Again, I thank City Manager Marcus Jones and Deputy City Manager Sabrina Joy-Hogg, and our City Council, for their support of the 2016-17 budget funding design work on a prototype quarter-mile stretch of our Elizabeth River Trail, as brought up to the standard of these other successful urban river trails. Once we have that prototype design in hand, we will cost out the amenities and other improvements needed, and then we will turn to all of our respective firms to each adopt a quarter mile stretch of the Trail, branded in the name of your companies. Your sponsorships will fund construction of these amenities and improvements as well as your pro rata contribution to the privately funded patent reimbursement program I mentioned a few minutes ago.
Let me also take this opportunity to thank Mel Price, Kevin Murphy, Rachael McCall, John Garrett, Joe LaFond and Peter Johnston for their hard work in getting us to this critical juncture.

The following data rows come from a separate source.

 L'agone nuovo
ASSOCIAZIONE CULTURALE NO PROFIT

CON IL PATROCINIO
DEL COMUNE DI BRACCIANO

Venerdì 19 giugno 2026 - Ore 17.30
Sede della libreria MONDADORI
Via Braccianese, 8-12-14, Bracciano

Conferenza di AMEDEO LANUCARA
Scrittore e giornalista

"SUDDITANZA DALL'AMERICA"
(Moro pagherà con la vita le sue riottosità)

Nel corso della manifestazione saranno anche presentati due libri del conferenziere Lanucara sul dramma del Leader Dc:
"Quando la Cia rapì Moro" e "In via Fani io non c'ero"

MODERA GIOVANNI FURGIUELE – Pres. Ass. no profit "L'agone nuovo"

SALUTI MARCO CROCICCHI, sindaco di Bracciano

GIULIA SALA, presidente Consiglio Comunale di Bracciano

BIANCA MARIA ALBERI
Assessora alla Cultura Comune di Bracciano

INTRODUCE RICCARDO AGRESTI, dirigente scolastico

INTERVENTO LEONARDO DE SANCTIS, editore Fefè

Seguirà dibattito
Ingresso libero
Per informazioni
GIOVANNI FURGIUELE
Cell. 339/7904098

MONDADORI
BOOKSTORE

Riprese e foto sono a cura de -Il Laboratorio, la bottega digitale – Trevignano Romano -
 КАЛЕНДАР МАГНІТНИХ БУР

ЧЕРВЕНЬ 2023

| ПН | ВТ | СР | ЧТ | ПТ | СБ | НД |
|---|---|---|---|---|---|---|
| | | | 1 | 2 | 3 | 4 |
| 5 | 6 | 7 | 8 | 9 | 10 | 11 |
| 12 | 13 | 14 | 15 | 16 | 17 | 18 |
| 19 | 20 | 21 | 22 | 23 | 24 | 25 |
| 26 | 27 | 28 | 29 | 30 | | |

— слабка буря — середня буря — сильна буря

There are other accomplishments but lastly I mention our partnership with the Downtown Norfolk Council and the City. Through Barry’s and our partners’ hard work, we have tripled the size of the LiveNFK summer intern program. The 2016 LiveNFK intern program kicks off later this week with a welcome lunch with the City Manager and approximately 90 interns/summer associates participating. This program is now a talent recruitment tool, enabling college students to establish relationships and learn their way around what we hope will become their future homes. Their exposure to senior business and government leaders make them feel like insiders and help them perceive Norfolk and the region as the place where their best opportunities lie. Our next step must be to elevate this program to the regional level.

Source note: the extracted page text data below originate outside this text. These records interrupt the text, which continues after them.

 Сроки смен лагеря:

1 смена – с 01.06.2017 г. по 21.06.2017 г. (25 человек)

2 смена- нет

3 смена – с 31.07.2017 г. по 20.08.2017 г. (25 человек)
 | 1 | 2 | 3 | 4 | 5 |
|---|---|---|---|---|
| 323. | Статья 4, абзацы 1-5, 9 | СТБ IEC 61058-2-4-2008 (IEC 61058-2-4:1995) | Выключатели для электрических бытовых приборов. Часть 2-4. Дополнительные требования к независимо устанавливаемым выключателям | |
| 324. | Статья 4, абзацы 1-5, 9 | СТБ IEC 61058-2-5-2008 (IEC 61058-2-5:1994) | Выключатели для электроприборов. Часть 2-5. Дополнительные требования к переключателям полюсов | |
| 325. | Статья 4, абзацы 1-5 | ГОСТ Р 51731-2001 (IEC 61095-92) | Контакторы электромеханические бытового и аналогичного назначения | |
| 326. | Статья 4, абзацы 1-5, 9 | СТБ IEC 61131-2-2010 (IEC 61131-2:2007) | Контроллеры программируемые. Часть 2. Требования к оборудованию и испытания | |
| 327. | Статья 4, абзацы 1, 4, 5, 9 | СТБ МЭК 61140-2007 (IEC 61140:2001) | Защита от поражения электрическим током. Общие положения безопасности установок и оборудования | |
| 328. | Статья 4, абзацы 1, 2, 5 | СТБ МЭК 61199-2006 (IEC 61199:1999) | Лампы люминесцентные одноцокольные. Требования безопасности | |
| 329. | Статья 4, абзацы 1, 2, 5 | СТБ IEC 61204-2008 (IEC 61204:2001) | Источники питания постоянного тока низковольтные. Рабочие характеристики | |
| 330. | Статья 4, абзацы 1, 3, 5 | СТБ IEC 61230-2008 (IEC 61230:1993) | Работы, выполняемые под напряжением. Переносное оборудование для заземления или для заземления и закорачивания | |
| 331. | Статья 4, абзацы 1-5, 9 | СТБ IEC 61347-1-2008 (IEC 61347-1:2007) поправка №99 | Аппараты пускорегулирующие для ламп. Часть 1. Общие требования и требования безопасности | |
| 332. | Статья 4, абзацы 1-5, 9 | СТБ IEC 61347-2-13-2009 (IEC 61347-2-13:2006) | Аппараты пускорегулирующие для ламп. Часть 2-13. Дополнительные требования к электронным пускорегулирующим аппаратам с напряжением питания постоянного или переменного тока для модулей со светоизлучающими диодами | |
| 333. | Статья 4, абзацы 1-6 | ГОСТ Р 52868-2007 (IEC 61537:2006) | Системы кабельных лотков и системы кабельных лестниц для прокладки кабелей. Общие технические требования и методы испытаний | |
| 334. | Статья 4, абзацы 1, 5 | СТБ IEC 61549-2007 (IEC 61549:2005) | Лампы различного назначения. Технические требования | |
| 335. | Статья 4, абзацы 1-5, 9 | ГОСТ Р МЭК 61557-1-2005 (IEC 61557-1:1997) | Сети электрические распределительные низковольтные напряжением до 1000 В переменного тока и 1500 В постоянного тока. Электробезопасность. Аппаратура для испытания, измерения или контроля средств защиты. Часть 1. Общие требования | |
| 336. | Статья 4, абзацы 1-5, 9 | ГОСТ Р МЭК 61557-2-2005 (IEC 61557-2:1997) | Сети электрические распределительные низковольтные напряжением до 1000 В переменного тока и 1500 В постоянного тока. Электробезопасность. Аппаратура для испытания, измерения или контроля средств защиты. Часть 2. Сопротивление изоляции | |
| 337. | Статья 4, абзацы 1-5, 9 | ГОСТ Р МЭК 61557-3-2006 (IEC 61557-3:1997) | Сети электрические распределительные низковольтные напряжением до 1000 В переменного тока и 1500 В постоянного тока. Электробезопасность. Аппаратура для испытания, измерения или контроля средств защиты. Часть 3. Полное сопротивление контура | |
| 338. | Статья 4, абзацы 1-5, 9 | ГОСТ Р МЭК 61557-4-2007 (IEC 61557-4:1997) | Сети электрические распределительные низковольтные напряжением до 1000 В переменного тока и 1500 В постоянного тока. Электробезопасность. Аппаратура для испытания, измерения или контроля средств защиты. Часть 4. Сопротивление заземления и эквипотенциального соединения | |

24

So in closing, let me quickly tick off some unfinished business that we need to get on with:
- First: we must brand and market the new Norfolk Innovation Corridor – Steve Van Leeuwen will lead that effort. We must implement the Adopt a Quarter Mile Program for the Elizabeth River Trail. We must fund the patent reimbursement program.
- Second: We must continue to push for the Career/Technical High School and the Governor’s School for Innovation and Entrepreneurship together on the same campus as a transformational Center for Excellence for Norfolk and the region.

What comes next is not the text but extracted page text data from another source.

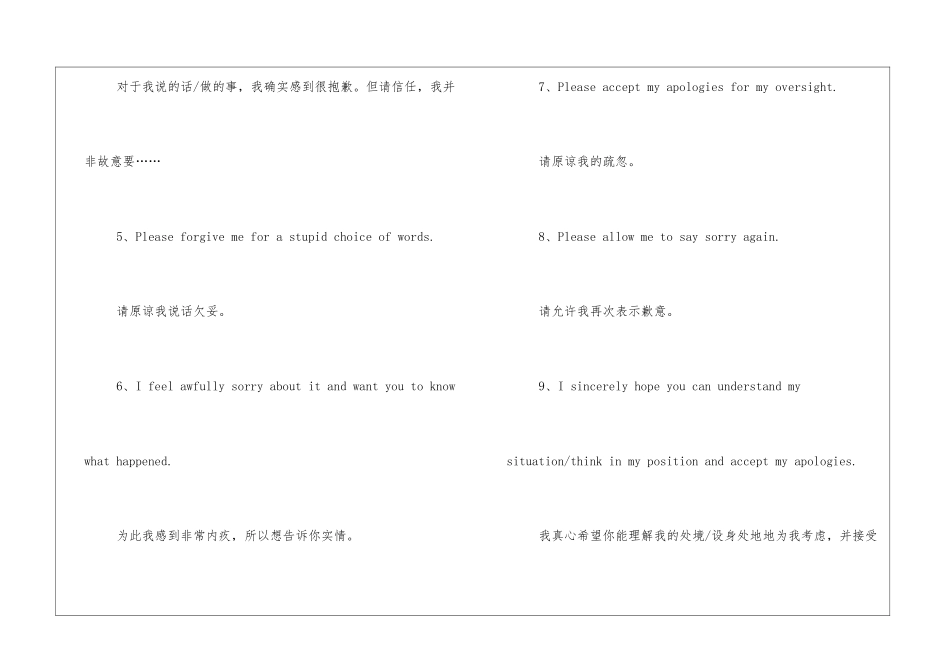 对于我说的话/做的事，我确实感到很抱歉。但请信任，我并非故意要……

5、Please forgive me for a stupid choice of words.

请原谅我说话欠妥。

6、I feel awfully sorry about it and want you to know what happened.

为此我感到非常内疚，所以想告诉你实情。

7、Please accept my apologies for my oversight.

请原谅我的疏忽。

8、Please allow me to say sorry again.

请允许我再次表示歉意。

9、I sincerely hope you can understand my situation/think in my position and accept my apologies.

我真心希望你能理解我的处境/设身处地地为我考虑，并接受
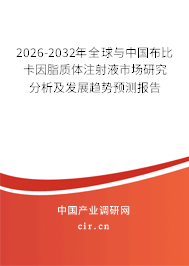 2026-2032年全球与中国布比卡因脂质体注射液市场研究分析及发展趋势预测报告

中国产业调研网

cir.cn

- Third: Like Durham, Boston, Chattanooga and Nashville, we need to open an iconic, magnetic flagship building in the heart of our Innovation Corridor; i.e. a mixing bowl where entrepreneurs and their support system come together in co-working spaces, a business accelerator, and other collaborative activities. Think of it as an aquarium where we can take people to see our entrepreneurial ecosystem at work.
- Fourth: Persuade CIT to establish a local presence for funding early stage technology companies in Norfolk and the region.
- Fifth: Work to expand broadband connections throughout the Innovation Corridor and City – Dave Iwans will lead this effort.
- Sixth: Take the Elizabeth River Trail to a new level.
- Seventh: Continue to work with our partners in Higher Ed, in hopes that they will spin off graduates, new technologies and new companies which will provide great jobs and satisfying careers for folks from all walks of life.
When a history is written of this era, I believe 2014-16 will be seen as a true turning point. We are indeed headed in a new, more positive direction. Now we must stay the new course and speed our movement in this direction for the sake of this great City and this great region we call home. If we do so, more of our children and grandchildren will call it home too.